## Short web captions:
++++++

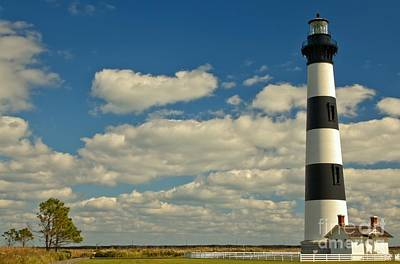 Photograph - Bodie Island Light by Adam Jewell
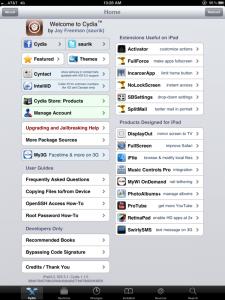 iPad 3 Jailbreak Cydia
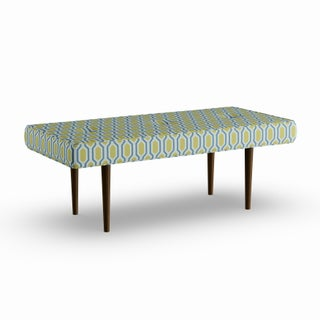 Carson Carrington Grindavik Button Tufted Bench with Cone Legs in Prints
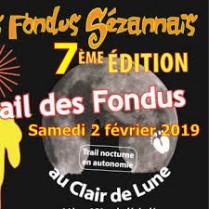 Trail des Fondus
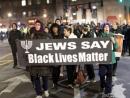 Оглушительное молчание американских евреев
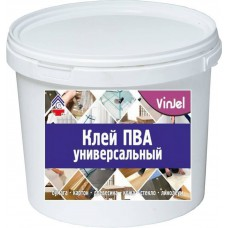 Glue PVA VinJel Universal 1 kg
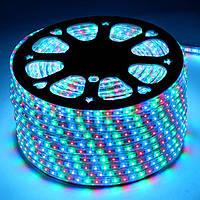 Светодиодная лента 220 В smd 5050 цвет RGB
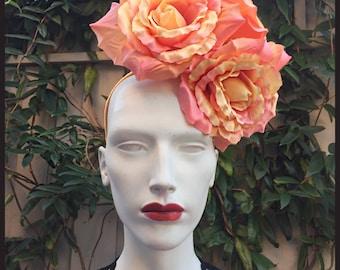 Peach /Coral/Orange Silk Rose Fascinator/Rose Fascinator/Ascot /Wedding Fascinator.Ref:008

++++++

## ABOUT THIS TASK:
Print out the entries above word for word from the first line to the line containing "Светодиодная лента 220 В smd 5050 цвет RGB", both included, omitting the pictures.

## EXERCISE SOLUTION:
 Photograph - Bodie Island Light by Adam Jewell
 iPad 3 Jailbreak Cydia
 Carson Carrington Grindavik Button Tufted Bench with Cone Legs in Prints
 Trail des Fondus
 Оглушительное молчание американских евреев
 Glue PVA VinJel Universal 1 kg
 Светодиодная лента 220 В smd 5050 цвет RGB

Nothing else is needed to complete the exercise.